Esos breves textos suponen, a mi juicio, el inmediato antecedente de Mejor la ausencia, la novela de 2017 en la que Edurne Portela opta abiertamente por “ficcionalizar” esa realidad que tan bien conoce -por experiencia y por dedicación profesional- y en cuyo planteamiento literario he creído percibir una cierta continuidad de estilo con aquéllos. Sin tiempo apenas para algún comentario que vaya más allá de la entusiasta recomendación del libro, dejadme, no obstante, señalar que hallándonos, obviamente, ante una obra novelística, los muchos y evidentes puntos en común de lo narrado con la propia peripecia biográfica de su autora, la similitud -más aún: la identidad- del entorno, de los escenarios, de los paisajes urbanos, de la atmósfera de degradación moral y de violencia, la omnipresencia de la heroína y otras drogas, el paro, el Bilbao oscuro y sucio, la kale borroka, el entorno abertzale, las herriko tabernas, la agresividad del rock radical vasco, el clima de hostigamiento y opresión, el “impuesto revolucionario” las algaradas en las calles, las pelotas de goma y los gases lacrimógenos, los atentados terroristas, los señalamientos de las víctimas, las amenazas, los secuestros, las muertes, la perspectiva ética compleja y poco condescendiente con las ideas dominantes, permiten entender la novela como una ilustración “viva” -al igual que lo son los relatos intercalados en la obra anterior a los que me he referido- de ese ambicioso estudio sobre la violencia en el País Vasco que es El eco de los disparos.

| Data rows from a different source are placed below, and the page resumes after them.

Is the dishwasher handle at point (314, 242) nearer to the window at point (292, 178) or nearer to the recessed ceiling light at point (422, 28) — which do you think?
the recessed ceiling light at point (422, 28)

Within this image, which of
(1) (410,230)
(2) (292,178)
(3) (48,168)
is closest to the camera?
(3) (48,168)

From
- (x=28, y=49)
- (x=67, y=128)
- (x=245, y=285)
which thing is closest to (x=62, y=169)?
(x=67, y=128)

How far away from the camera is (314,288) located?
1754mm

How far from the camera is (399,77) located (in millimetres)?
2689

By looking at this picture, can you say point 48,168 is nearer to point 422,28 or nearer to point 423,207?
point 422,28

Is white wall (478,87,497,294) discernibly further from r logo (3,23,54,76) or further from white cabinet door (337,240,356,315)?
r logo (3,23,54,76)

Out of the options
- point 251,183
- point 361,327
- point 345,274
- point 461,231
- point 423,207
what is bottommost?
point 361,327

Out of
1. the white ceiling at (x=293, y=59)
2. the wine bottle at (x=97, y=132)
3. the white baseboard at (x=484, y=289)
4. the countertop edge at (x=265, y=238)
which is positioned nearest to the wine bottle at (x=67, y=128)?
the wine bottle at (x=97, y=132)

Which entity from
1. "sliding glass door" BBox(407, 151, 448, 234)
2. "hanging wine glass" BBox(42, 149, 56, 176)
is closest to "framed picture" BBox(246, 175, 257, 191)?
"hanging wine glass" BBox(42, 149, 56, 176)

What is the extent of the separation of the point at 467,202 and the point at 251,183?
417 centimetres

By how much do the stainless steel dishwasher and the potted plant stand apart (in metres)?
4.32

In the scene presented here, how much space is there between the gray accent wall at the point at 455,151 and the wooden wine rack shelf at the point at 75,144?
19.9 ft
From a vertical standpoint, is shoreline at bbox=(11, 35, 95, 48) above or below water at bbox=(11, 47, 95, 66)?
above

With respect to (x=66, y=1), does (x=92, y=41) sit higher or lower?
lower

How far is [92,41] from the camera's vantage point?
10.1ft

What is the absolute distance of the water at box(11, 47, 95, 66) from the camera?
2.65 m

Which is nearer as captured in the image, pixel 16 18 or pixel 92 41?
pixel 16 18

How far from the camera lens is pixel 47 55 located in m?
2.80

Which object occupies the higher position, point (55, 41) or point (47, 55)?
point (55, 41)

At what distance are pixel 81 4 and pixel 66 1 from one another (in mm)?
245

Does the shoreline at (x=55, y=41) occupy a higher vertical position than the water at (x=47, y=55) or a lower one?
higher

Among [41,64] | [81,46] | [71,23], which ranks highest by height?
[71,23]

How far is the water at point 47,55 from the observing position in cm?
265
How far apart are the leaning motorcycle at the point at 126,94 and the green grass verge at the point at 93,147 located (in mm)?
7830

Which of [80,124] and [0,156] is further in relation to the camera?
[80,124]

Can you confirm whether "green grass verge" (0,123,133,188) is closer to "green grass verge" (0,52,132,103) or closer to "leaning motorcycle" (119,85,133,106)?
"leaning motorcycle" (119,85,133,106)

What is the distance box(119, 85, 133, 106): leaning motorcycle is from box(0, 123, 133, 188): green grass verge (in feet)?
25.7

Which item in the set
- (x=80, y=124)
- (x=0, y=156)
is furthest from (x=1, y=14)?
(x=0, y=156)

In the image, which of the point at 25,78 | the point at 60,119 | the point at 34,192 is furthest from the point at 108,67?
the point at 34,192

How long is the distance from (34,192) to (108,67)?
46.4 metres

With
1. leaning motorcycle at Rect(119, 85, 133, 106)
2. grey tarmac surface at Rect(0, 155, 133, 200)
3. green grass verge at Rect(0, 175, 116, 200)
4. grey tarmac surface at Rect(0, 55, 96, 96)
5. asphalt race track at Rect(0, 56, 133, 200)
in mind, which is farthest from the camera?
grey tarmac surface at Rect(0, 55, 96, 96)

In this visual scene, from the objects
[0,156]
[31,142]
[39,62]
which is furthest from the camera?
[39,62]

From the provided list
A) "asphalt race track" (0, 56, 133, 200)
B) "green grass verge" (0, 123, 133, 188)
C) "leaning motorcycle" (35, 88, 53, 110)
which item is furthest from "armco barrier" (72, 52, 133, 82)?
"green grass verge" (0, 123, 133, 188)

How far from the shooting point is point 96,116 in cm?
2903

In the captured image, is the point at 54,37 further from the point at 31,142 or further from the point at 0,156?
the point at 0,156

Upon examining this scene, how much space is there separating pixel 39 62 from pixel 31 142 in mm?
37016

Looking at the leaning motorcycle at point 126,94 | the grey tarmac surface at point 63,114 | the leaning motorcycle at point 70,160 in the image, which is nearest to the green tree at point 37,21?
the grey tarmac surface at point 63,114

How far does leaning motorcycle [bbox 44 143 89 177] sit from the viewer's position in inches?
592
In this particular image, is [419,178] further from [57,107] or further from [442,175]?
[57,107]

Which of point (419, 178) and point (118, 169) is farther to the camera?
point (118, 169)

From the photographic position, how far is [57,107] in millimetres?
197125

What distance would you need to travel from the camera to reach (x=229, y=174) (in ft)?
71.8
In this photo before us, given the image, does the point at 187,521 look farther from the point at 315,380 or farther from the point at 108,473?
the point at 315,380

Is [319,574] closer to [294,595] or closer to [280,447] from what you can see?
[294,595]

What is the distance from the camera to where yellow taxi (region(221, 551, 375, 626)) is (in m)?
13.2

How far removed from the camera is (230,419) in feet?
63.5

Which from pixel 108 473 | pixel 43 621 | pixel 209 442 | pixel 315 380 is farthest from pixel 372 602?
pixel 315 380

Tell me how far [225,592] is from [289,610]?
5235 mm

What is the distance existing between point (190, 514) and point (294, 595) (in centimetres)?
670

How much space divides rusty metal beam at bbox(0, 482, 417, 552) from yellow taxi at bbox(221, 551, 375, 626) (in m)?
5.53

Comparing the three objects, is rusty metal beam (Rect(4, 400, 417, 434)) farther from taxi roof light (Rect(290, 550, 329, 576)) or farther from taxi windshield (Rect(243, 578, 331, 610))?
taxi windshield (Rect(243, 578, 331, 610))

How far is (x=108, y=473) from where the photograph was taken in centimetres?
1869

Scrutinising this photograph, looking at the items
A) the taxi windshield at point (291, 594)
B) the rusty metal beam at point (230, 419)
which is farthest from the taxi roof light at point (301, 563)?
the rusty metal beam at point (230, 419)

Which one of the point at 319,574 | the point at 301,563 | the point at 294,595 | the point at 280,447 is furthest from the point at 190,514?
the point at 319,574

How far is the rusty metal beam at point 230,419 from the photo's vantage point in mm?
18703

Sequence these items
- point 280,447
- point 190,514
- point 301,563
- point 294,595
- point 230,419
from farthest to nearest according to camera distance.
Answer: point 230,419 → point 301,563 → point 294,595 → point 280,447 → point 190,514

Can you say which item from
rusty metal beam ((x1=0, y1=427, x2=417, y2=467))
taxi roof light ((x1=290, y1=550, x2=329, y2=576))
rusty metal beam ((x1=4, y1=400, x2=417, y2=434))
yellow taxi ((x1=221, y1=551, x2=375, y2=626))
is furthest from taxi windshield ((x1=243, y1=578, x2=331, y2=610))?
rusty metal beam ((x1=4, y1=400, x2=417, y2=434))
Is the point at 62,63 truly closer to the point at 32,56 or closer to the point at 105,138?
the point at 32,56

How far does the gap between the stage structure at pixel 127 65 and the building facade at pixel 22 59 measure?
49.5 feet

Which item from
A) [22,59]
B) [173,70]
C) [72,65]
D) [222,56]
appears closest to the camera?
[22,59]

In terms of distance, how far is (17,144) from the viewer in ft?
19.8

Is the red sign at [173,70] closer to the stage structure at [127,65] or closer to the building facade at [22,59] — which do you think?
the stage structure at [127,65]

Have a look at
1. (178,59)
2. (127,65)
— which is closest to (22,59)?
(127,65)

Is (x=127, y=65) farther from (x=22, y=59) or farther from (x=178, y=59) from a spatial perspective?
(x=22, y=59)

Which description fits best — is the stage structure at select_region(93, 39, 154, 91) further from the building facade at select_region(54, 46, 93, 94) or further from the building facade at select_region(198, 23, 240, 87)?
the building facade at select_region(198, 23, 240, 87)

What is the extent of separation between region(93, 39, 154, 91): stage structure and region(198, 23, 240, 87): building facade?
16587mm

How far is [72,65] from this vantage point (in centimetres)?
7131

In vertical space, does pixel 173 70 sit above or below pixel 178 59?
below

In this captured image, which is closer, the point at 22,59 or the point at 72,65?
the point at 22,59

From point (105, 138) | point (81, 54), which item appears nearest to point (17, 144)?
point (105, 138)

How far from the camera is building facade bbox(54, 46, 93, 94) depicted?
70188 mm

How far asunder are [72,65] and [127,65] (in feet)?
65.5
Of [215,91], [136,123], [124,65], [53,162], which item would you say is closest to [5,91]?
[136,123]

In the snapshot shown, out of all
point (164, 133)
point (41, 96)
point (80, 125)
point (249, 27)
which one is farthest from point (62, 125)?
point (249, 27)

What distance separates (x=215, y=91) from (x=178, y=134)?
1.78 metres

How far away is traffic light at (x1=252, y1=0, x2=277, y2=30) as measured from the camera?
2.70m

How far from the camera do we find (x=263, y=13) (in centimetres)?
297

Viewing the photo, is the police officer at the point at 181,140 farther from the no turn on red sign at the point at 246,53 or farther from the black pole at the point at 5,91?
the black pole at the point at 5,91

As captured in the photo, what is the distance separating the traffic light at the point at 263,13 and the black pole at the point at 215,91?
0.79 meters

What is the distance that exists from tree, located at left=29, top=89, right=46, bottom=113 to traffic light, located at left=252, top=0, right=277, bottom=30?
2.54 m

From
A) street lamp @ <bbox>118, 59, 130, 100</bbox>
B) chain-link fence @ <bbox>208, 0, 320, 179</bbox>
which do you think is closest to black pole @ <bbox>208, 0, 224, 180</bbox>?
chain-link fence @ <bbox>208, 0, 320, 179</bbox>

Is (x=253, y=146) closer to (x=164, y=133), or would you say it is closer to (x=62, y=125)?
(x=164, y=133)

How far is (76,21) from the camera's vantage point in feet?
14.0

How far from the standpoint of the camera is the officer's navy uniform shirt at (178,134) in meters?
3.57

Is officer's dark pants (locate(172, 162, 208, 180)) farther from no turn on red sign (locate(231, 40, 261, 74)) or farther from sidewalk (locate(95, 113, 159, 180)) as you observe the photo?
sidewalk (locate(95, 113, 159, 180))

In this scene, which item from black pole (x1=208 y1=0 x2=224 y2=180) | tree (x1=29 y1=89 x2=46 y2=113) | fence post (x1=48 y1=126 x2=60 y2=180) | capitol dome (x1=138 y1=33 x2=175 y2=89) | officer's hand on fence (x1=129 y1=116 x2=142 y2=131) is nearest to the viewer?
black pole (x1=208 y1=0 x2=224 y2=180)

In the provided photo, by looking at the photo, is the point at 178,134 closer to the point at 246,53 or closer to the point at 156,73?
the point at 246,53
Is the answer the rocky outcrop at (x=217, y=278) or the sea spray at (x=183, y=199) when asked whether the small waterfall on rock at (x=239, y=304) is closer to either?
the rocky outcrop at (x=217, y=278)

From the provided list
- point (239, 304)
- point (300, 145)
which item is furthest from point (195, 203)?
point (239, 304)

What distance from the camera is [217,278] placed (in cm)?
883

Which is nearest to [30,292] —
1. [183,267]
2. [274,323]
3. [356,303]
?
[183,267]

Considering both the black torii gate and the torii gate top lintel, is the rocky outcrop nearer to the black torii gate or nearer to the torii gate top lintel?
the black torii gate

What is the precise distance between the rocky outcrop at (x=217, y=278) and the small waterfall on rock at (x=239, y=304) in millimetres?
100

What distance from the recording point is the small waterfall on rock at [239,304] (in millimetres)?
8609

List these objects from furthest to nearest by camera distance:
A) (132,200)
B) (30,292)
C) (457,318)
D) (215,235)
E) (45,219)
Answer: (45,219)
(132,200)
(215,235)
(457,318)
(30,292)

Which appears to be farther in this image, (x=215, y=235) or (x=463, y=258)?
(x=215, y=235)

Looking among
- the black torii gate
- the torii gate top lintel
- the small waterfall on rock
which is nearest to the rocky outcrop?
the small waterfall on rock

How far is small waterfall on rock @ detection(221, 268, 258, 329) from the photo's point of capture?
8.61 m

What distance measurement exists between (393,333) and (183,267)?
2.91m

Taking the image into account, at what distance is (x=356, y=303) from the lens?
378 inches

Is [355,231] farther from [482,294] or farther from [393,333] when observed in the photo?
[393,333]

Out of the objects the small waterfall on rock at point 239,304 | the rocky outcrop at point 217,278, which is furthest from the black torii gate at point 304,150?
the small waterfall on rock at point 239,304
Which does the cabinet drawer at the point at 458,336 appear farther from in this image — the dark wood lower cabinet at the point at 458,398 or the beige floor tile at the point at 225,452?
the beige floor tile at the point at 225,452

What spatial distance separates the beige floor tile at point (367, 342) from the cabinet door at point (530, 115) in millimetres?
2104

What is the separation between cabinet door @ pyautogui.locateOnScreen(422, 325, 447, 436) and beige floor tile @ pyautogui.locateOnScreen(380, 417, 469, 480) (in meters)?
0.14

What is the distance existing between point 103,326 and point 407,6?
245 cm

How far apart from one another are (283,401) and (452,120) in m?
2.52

La narración, sigue a su protagonista, Amaia, en dos fases. La primera, que da comienzo en 1979, cuando es una niñita de cuatro años -como entonces la autora-, hasta 1992, en que, al llegar a la mayoría de edad, abandona el ambiente hostil de su conflictiva familia -la madre, abandonada por su marido y peligrosamente entregada al alcohol, el padre siempre ausente, un abogado probablemente implicado en la “guerra sucia” antiterrorista, los hermanos, Aníbal, muerto prematuramente por la heroína, Kepa, militante y, quizá, asesino de ETA, y Aitor, que logra evadirse de ese entorno contaminado “huyendo” a Madrid; y todos formando parte de una realidad hecha de gritos, de agresiones, de insultos, de amenazas, de envilecimiento, de destrucción- para continuar sus estudios fuera del País Vasco. El comienzo de la segunda parte, El regreso, se sitúa en 2009, y en él vemos a Amaia retornando a su pueblo tras completar su formación en el extranjero (en uno más de los muchos rasgos autobiográficos de la obra) para escribir allí el libro en que dé forma a todos sus fantasmas y ponga orden en el caos de su existencia personal y familiar. Su inteligencia natural, su sensibilidad, su ternura, su vulnerabilidad y también su dureza acabarán por salvarla de aquel infierno en el que tantos otros -sus familiares entre ellos- acabarán hundiéndose.

En fin, fuera ya de tiempo, os recomiendo vivamente la lectura de estos dos excepcionales libros, El eco de los disparos y Mejor la ausencia, escritos por Edurne Portela y presentados por la editorial Galaxia Gutenberg.

Para ilustrar musicalmente mi comentario he optado por escapar de las muchas referencias al combativo rock vasco que aparecen en ambas obras, para ofreceros una pieza, la excepcional No surprises, extraída de OK Computer, el gran disco de Radiohead que ocupa un lugar determinante en un cuento de Iban Zaldua -impactante, a partir de su mera sinopsis- que se glosa en El eco de los disparos.